Любочка уходила, а я оставалась. За столом начинался разговор, в котором у меня не было слова. Я просто слушала, боясь вспугнуть свою удачу, сидеть среди таких людей и слушать их речи.
— Когда ничего не можешь изменить, надо жить, стараясь сохранить свое достоинство, — говорил Герман Иванович.
— Да. Главное сейчас не уронить его, — подхватывала бабушка Света. — Когда видишь людей, готовых из-за чрева своего, биологических потребностей расстаться со своими принципами, то начинаешь как-то иначе представлять и все человечество.
— Я, к сожалению, сталкиваюсь с этим чаще других, — вздыхал Герман Иванович.
— Не понимаю, о чем вы говорите, — Любочкина мама, Тамара Андреевна, поднимала брови и растерянно улыбалась, — какое достоинство? Катастрофа поразила землю, и ее тень лежит на каждом из нас. Теперь самый достойнейший человек — Диомид.
— И все-таки, Тамара Андреевна, — Герман Иванович глядел на нее преданными глазами, — не надо поддаваться, надо держать себя в руках.

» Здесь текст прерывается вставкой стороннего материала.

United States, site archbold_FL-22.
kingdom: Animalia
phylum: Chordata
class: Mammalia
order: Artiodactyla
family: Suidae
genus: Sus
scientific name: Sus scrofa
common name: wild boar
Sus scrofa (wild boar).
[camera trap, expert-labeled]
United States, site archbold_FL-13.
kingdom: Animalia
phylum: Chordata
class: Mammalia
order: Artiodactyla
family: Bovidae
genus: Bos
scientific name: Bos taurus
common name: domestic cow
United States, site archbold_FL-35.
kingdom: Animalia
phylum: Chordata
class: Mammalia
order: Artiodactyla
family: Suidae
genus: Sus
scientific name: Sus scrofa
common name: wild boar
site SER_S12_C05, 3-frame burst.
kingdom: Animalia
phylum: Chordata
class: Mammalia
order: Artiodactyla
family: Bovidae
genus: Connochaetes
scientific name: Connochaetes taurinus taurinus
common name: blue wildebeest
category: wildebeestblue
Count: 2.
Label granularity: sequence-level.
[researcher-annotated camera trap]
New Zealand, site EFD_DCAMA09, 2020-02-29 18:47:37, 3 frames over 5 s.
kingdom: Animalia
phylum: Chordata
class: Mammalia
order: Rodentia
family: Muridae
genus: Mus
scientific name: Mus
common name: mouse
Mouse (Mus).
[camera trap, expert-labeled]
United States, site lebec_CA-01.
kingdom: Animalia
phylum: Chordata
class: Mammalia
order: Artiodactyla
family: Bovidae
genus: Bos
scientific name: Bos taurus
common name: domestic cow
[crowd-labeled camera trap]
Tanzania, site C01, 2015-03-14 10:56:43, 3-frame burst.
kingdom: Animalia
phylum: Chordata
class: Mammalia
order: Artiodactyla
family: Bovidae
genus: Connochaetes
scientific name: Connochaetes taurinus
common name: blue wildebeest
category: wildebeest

Я терпеливо ждала, что скажут пожилые родственницы. Одна из них обводила учительским взглядом присутствующих и разочарованным голосом, словно страдая, что умнее всех, говорила:
— Держать себя в руках и достоинство — разные вещи. Держать себя в руках — это прятать в себе все: и плохое и хорошее. А достоинство — это уважение себя, это уверенность, что в тебе заключено только хорошее.
На часах на перекрестке улиц было около одиннадцати, когда я возвращалась домой. Мама не спала. Открывала мне дверь, бежала босиком к кровати и, уже накрывшись одеялом, согревшись, спрашивала:
— Так все и будет? Так и будешь шляться по ночам, пока кто-нибудь в темноте не пристукнет?
Я не могла быстро выйти из одной жизни и войти в другую. Хмурое лицо матери на серой подушке, ее слова, сказанные только для того, чтобы унизить, раздавить, не сразу возвращали меня в мою настоящую жизнь.
— Если бы ты слышала, как она пела, — я вздыхала, вспоминая Олю, — сразу преобразилась, стала такой красавицей. Мама, если бы ты ее видела, если бы ты слышала ее голос!
Мама отворачивалась от меня лицом к стене.
— А что ели?
Я не знала, изменяет или не изменяет она из-за чрева своим принципам, и подробно перечисляла, что было на столе. Мама смирялась.
— Ладно уж. Может, и неплохие они люди. Ты только там не хватай, не ешь за обе щеки. От чего-нибудь отказывайся. А хлеб, если дают, ешь. С нового года, говорят, с твоей карточки сто грамм снимут.
У всех школьников после двенадцати лет — иждивенческие карточки. Мы выкупаем хлеб через день и делим его на две равные части. Если у меня срежут сто граммов, значит, у меня и мамы будет на пятьдесят граммов меньше.